Les enjeux de ce vote promettent d’être historiques, pouvant redéfinir l’avenir de l’Europe tout entière et de ses valeurs fondamentales. Les résultats pourraient également entraîner des changements significatifs, façonnant ainsi le paysage politique européen pour les années à venir.
À l’heure actuelle, il est essentiel de reconnaître que la nation française s’est construite et enrichie à travers des vagues successives d’immigration. En effet, on estime qu’environ un tiers de la population française, soit près de 19 millions de personnes, a au moins un parent d’origine étrangère. Ce syncrétisme culturel et ce métissage social ont forgé l’identité de la France, en lui apportant une diversité sans pareille.
C’est précisément cette mosaïque de cultures et de traditions qui constitue la véritable richesse de la France. Les échanges interculturels, le partage des connaissances et des expériences ont permis de bâtir un pays fort, ouvert aux différences et aux innovations.
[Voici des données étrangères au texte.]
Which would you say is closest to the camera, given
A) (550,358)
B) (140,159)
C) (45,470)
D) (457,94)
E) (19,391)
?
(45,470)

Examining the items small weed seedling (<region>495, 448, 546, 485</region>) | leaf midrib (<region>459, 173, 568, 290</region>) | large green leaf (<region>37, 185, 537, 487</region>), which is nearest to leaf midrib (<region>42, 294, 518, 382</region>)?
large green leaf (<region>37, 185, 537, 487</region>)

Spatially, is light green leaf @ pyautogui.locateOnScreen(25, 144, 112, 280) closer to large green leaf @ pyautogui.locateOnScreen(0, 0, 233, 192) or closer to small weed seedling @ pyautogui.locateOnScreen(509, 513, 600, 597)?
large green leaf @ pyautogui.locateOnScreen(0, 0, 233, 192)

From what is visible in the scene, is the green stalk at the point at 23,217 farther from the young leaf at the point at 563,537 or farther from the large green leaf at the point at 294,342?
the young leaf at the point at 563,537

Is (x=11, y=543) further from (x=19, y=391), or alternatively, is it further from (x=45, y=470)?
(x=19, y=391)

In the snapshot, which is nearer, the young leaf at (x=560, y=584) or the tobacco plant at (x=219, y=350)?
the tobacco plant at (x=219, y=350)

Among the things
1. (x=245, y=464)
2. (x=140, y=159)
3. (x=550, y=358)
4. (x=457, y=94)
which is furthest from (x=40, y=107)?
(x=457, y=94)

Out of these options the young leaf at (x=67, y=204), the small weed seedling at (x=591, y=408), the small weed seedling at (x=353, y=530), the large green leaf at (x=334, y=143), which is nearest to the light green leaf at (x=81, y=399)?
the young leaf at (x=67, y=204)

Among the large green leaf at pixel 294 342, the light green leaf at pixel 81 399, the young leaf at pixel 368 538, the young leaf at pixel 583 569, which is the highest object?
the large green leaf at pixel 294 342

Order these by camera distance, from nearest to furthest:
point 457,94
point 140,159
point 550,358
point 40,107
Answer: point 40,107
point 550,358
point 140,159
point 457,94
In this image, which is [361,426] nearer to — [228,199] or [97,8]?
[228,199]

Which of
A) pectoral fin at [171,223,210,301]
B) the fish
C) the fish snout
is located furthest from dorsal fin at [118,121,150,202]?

Ainsi, l’histoire de la France est profondément marquée par ces apports divers, qui ont contribué à sa grandeur et à sa renommée mondiale. Il est donc indéniable que l’unité dans la diversité a été et demeure un moteur essentiel de l’identité nationale française, en faisant de la France un creuset de civilisations et un exemple de coexistence harmonieuse. C’est l’avenir de cette France-là qui est aujourd’hui menacé par la montée de l’extrême droite xénophobe et raciste.
* Ecrivain et traducteur.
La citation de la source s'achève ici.